PROBLEM REQUIREMENTS: Provide an exact copy of the data, excluding the images.

Dataset records:

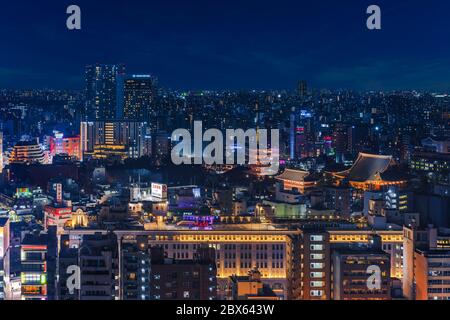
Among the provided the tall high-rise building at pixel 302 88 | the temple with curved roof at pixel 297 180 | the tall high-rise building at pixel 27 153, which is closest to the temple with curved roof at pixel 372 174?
the temple with curved roof at pixel 297 180

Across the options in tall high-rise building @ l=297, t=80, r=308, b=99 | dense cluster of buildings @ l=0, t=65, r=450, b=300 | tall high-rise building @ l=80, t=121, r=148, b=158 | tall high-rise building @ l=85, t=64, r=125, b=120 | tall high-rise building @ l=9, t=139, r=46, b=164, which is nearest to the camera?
dense cluster of buildings @ l=0, t=65, r=450, b=300

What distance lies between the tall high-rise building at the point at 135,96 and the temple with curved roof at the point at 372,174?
10.5ft

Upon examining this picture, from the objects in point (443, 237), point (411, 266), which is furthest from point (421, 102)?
point (411, 266)

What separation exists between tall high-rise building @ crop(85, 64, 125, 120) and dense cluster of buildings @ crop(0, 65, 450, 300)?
0.04 m

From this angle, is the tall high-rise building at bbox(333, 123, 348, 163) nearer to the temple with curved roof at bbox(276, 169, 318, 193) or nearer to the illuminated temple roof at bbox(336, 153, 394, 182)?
the illuminated temple roof at bbox(336, 153, 394, 182)

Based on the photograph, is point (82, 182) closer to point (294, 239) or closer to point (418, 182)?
point (418, 182)

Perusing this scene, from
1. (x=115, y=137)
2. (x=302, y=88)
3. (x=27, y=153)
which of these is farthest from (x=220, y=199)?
(x=27, y=153)

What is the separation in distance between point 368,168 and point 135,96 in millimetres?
4236

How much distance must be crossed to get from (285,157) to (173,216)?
5317 mm

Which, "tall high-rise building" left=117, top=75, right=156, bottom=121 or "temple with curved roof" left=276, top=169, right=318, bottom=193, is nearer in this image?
"temple with curved roof" left=276, top=169, right=318, bottom=193

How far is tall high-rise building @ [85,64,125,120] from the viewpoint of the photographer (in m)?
10.9

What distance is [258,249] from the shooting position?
6738 mm

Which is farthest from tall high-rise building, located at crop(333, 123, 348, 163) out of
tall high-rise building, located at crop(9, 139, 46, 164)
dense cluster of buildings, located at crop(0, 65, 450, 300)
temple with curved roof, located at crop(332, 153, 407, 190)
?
tall high-rise building, located at crop(9, 139, 46, 164)

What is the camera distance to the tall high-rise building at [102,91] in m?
10.9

COMPLETED EXERCISE:
Among the provided the tall high-rise building at pixel 302 88 | the temple with curved roof at pixel 297 180 | the tall high-rise building at pixel 27 153, which is closest to the temple with curved roof at pixel 372 174?
the temple with curved roof at pixel 297 180

Across the options in tall high-rise building @ l=297, t=80, r=308, b=99 | dense cluster of buildings @ l=0, t=65, r=450, b=300 | tall high-rise building @ l=80, t=121, r=148, b=158 | tall high-rise building @ l=85, t=64, r=125, b=120 | tall high-rise building @ l=9, t=139, r=46, b=164, which is nearest to the camera?
dense cluster of buildings @ l=0, t=65, r=450, b=300

What distance lies between the tall high-rise building at the point at 135,96 and the temple with curved roof at the point at 372,174?
10.5ft

Upon examining this picture, from the objects in point (443, 237), point (411, 266), which is furthest from point (421, 102)?
point (411, 266)

What separation exists between tall high-rise building @ crop(85, 64, 125, 120) and dense cluster of buildings @ crop(0, 65, 450, 300)?
0.04 m

From this angle, is the tall high-rise building at bbox(333, 123, 348, 163) nearer to the temple with curved roof at bbox(276, 169, 318, 193) or nearer to the illuminated temple roof at bbox(336, 153, 394, 182)?
the illuminated temple roof at bbox(336, 153, 394, 182)

Based on the photograph, is point (82, 182) closer to point (294, 239) or closer to point (418, 182)?
point (418, 182)

Perusing this scene, from
1. (x=115, y=137)
2. (x=302, y=88)
3. (x=27, y=153)
which of these is farthest from (x=220, y=199)?
(x=27, y=153)

What is the separation in distance between point 368,168 and point 135,96 in millimetres?
4236

How much distance must be crossed to get from (285,157) to (173,216)?
5317 mm

Which, "tall high-rise building" left=117, top=75, right=156, bottom=121 or "temple with curved roof" left=276, top=169, right=318, bottom=193, is nearer in this image?
"temple with curved roof" left=276, top=169, right=318, bottom=193

How far is tall high-rise building @ [85,64,125,120] from the viewpoint of the photographer (in m)?
10.9

What distance is [258,249] from the shooting position?
6738 mm

Which is farthest from tall high-rise building, located at crop(333, 123, 348, 163) out of
tall high-rise building, located at crop(9, 139, 46, 164)
dense cluster of buildings, located at crop(0, 65, 450, 300)
temple with curved roof, located at crop(332, 153, 407, 190)
?
tall high-rise building, located at crop(9, 139, 46, 164)

What is the camera distance to the tall high-rise building at [102,91] in m?
10.9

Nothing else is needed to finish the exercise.